Set exercise | Rewrite the listing below as a numbered list, leaving out the blank lines.

▼

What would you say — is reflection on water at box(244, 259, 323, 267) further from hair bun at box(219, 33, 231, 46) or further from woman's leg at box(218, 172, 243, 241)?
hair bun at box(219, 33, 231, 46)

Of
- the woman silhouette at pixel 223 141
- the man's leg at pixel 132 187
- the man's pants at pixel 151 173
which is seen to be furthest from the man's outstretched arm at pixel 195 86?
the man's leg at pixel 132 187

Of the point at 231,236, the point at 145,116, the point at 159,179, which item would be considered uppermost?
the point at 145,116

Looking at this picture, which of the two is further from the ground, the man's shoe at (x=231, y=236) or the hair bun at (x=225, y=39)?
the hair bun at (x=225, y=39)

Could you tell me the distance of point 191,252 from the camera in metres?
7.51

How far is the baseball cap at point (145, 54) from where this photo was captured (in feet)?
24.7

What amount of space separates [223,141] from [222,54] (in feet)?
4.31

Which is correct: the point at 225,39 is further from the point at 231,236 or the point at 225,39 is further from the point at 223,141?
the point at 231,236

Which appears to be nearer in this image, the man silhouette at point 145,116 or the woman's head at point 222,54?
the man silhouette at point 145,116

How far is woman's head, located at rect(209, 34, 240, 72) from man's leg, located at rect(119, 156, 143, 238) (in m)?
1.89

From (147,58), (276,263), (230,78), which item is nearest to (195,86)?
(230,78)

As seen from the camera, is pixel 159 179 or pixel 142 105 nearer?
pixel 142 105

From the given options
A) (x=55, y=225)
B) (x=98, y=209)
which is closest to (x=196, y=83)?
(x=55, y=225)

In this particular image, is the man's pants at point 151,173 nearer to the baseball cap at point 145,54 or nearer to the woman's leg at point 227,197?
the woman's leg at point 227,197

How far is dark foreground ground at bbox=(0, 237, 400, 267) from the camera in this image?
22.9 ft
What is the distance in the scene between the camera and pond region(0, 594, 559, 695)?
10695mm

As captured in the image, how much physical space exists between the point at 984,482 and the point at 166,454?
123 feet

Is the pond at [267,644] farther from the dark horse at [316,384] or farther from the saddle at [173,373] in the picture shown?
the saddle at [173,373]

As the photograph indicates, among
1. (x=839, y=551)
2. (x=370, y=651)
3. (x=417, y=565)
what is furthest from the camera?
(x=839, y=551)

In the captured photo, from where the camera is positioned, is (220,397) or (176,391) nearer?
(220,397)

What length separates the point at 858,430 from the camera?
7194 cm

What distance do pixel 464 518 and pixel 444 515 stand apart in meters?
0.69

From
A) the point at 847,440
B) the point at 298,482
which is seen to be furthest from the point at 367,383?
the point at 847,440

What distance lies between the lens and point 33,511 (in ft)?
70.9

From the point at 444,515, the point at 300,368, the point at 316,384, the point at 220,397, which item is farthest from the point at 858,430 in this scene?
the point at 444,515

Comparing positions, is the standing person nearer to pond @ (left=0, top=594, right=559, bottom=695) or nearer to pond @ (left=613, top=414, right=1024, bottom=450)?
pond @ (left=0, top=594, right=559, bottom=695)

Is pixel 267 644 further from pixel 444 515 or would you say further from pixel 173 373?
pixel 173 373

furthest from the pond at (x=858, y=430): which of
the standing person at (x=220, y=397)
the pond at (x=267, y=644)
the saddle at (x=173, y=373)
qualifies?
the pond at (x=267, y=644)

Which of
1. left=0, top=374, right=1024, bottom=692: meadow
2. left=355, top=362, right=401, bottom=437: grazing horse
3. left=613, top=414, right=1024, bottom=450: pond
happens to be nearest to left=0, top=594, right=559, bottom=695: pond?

▲

Finished exercise |
1. What would you say — is reflection on water at box(244, 259, 323, 267) further from hair bun at box(219, 33, 231, 46) or further from woman's leg at box(218, 172, 243, 241)?
2. hair bun at box(219, 33, 231, 46)
3. Of
4. - the woman silhouette at pixel 223 141
5. - the man's leg at pixel 132 187
6. - the man's pants at pixel 151 173
7. which is seen to be furthest from the man's outstretched arm at pixel 195 86?
8. the man's leg at pixel 132 187
9. Of the point at 231,236, the point at 145,116, the point at 159,179, which item would be considered uppermost?
10. the point at 145,116
11. Looking at this picture, which of the two is further from the ground, the man's shoe at (x=231, y=236) or the hair bun at (x=225, y=39)?
12. the hair bun at (x=225, y=39)
13. Could you tell me the distance of point 191,252 from the camera in metres?
14. 7.51
15. How far is the baseball cap at point (145, 54) from where this photo was captured (in feet)?
16. 24.7
17. What amount of space separates [223,141] from [222,54] (in feet)?
18. 4.31
19. Which is correct: the point at 225,39 is further from the point at 231,236 or the point at 225,39 is further from the point at 223,141?
20. the point at 231,236
21. Which appears to be nearer in this image, the man silhouette at point 145,116 or the woman's head at point 222,54?
22. the man silhouette at point 145,116
23. How far is woman's head, located at rect(209, 34, 240, 72) from man's leg, located at rect(119, 156, 143, 238) (in m)?
24. 1.89
25. From (147,58), (276,263), (230,78), which item is nearest to (195,86)?
26. (230,78)
27. As seen from the camera, is pixel 159 179 or pixel 142 105 nearer?
28. pixel 142 105
29. From the given options
30. A) (x=55, y=225)
31. B) (x=98, y=209)
32. which is closest to (x=196, y=83)?
33. (x=55, y=225)
34. In this particular image, is the man's pants at point 151,173 nearer to the baseball cap at point 145,54 or nearer to the woman's leg at point 227,197?
35. the woman's leg at point 227,197
36. How far is dark foreground ground at bbox=(0, 237, 400, 267) from the camera in this image?
37. 22.9 ft
38. What is the distance in the scene between the camera and pond region(0, 594, 559, 695)?
39. 10695mm
40. As captured in the image, how much physical space exists between the point at 984,482 and the point at 166,454?
41. 123 feet
42. Is the pond at [267,644] farther from the dark horse at [316,384] or farther from the saddle at [173,373] in the picture shown?
43. the saddle at [173,373]
44. As the photograph indicates, among
45. 1. (x=839, y=551)
46. 2. (x=370, y=651)
47. 3. (x=417, y=565)
48. what is furthest from the camera?
49. (x=839, y=551)
50. In the captured photo, from where the camera is positioned, is (220,397) or (176,391) nearer?
51. (220,397)
52. What length separates the point at 858,430 from the camera?
53. 7194 cm
54. What distance do pixel 464 518 and pixel 444 515 stand apart in meters?
55. 0.69
56. From
57. A) the point at 847,440
58. B) the point at 298,482
59. which is seen to be furthest from the point at 367,383?
60. the point at 847,440
61. What distance lies between the lens and point 33,511 (in ft)?
62. 70.9
63. From the point at 444,515, the point at 300,368, the point at 316,384, the point at 220,397, which item is farthest from the point at 858,430 in this scene?
64. the point at 444,515
65. Comparing positions, is the standing person nearer to pond @ (left=0, top=594, right=559, bottom=695) or nearer to pond @ (left=613, top=414, right=1024, bottom=450)?
66. pond @ (left=0, top=594, right=559, bottom=695)
67. Is pixel 267 644 further from pixel 444 515 or would you say further from pixel 173 373?
68. pixel 173 373
69. furthest from the pond at (x=858, y=430): which of
70. the standing person at (x=220, y=397)
71. the pond at (x=267, y=644)
72. the saddle at (x=173, y=373)
73. qualifies?
74. the pond at (x=267, y=644)
75. Which of
76. 1. left=0, top=374, right=1024, bottom=692: meadow
77. 2. left=355, top=362, right=401, bottom=437: grazing horse
78. 3. left=613, top=414, right=1024, bottom=450: pond
79. happens to be nearest to left=0, top=594, right=559, bottom=695: pond?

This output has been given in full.